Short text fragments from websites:
******

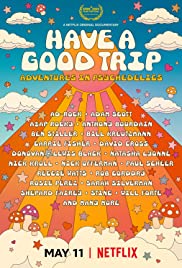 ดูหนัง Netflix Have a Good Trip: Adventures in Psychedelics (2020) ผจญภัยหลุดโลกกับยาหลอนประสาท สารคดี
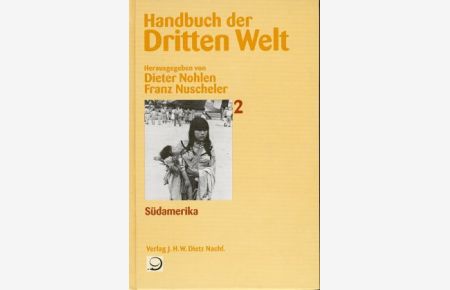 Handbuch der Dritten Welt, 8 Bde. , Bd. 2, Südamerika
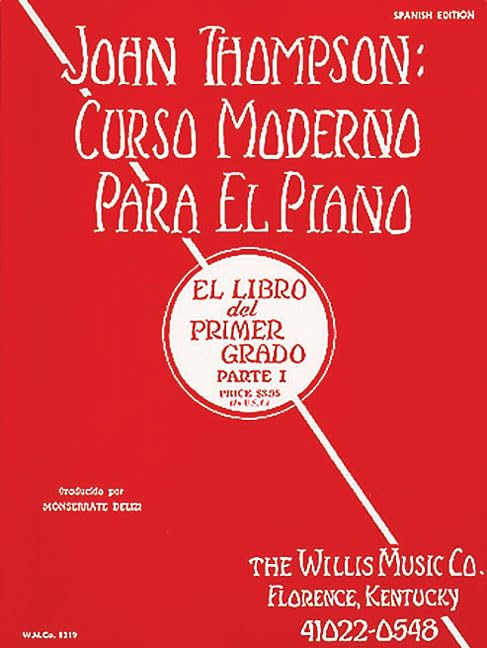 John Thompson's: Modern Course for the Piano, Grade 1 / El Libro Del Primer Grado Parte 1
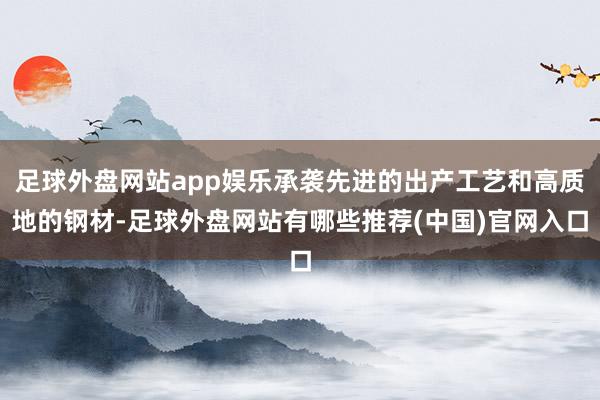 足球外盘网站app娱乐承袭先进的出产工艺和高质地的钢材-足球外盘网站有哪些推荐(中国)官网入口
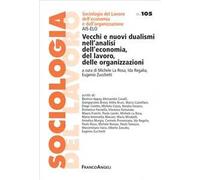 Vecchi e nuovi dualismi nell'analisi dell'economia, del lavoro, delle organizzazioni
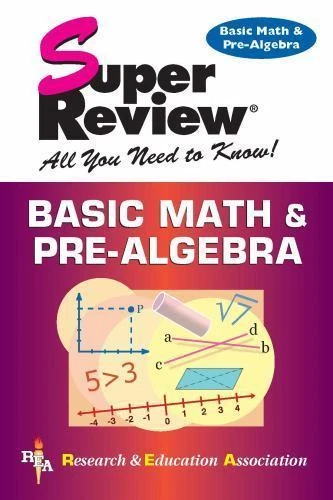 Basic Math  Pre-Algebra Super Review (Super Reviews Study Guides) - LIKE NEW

******

Work order: Present the text of all the records above as a numbered list, omitting any blank lines. Leave out the pictures.

Solution to this problem:
1.  ดูหนัง Netflix Have a Good Trip: Adventures in Psychedelics (2020) ผจญภัยหลุดโลกกับยาหลอนประสาท สารคดี
2.  Handbuch der Dritten Welt, 8 Bde. , Bd. 2, Südamerika
3.  John Thompson's: Modern Course for the Piano, Grade 1 / El Libro Del Primer Grado Parte 1
4.  足球外盘网站app娱乐承袭先进的出产工艺和高质地的钢材-足球外盘网站有哪些推荐(中国)官网入口
5.  Vecchi e nuovi dualismi nell'analisi dell'economia, del lavoro, delle organizzazioni
6.  Basic Math  Pre-Algebra Super Review (Super Reviews Study Guides) - LIKE NEW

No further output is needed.